Armed with a short presentation and UCFB’s inaugural Future Sport magazine, I set off wondering what I could find out at such a meeting and also how I could use some of the information to develop the BA (Hons) Football Business and Finance programme in the future to ensure that I was enabling UCFB graduates to be in the best situation possible when entering the world of football finance.

The presentations were varied and ranged from HMRC football compliance through to Corporate Criminal Acts and General Data Protection Reporting (GDPR) from Ernst and Young. These started to confirm my understanding with regards to the integration but more importantly to differentiations between the world of football and the corporate world.

The aim of my presentation was to give both an insight into the provision delivered by the undergraduate programme at UCFB, and also allow me to explain my desire to develop its delivery through a triangular framework between students, academia and the reality of employability and the shortening of the distance between the three, allowing the football clubs in attendance to advise me of what they desire in terms of a graduate, and this was recognised by the clubs that had employed them.

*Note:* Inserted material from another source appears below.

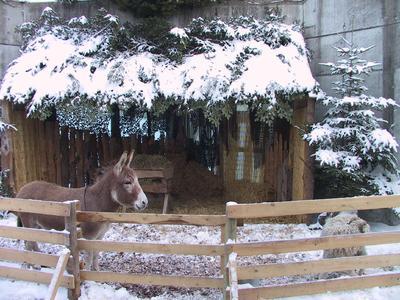 Lebendige Krippe im Walter Zoo Gossau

It was clear that my presentation had sparked interest with the number of questions it generated and some real desire from clubs to be more engaging. These included but were not limited to Lincoln City director Kevin Cooke and Millwall’s finance and operations director Steve Exley, who during his time with Manchester City was someone with whom I had previously had conversations about UCFB. They have both since been in touch looking at ways they can help.

Two things became apparent through the day. One was that EFL clubs are on a totally different playing field with regards to financial pressure and concerns than Premier League clubs. The second was that football finances face a completely different set of pressures and concerns than that of any other business within the corporate world. So much so that football finances and the accounting framework started to appear to be like trying to fit a square peg into a round hole. With the concerns over the apportionment of agency fees and the concerns over minimum wage impacts when it comes to travel and training, both are different to traditional corporate businesses.

This follows the change of auditing for the football world with an approach to going concern, where it states that as long as the levels of investment continue then it would continue. This is in stark comparison to the standard approach that a company has to show the ability to sustain itself into the future. Investors in football are not looking for the same information as traditional investors, however accounts still focus on the profit figure being generated as a sign of stability and strength into the future.

There have been attempts to address the focus away from just the bottom line (profit figure), a figure which is clearly only showing one of the many aspects of what is actually occurring at a given football club. The triple bottom line (3BL) introduced by Eklington in 1994 moved the emphasis to a more balanced approach to the reading of financial information, examining not only the financial bottom line but also the social and environmental impacts, with the focus moving to a more balanced approach to business. Football may need to develop this framework in order to both protect and attract the stakeholders within football clubs.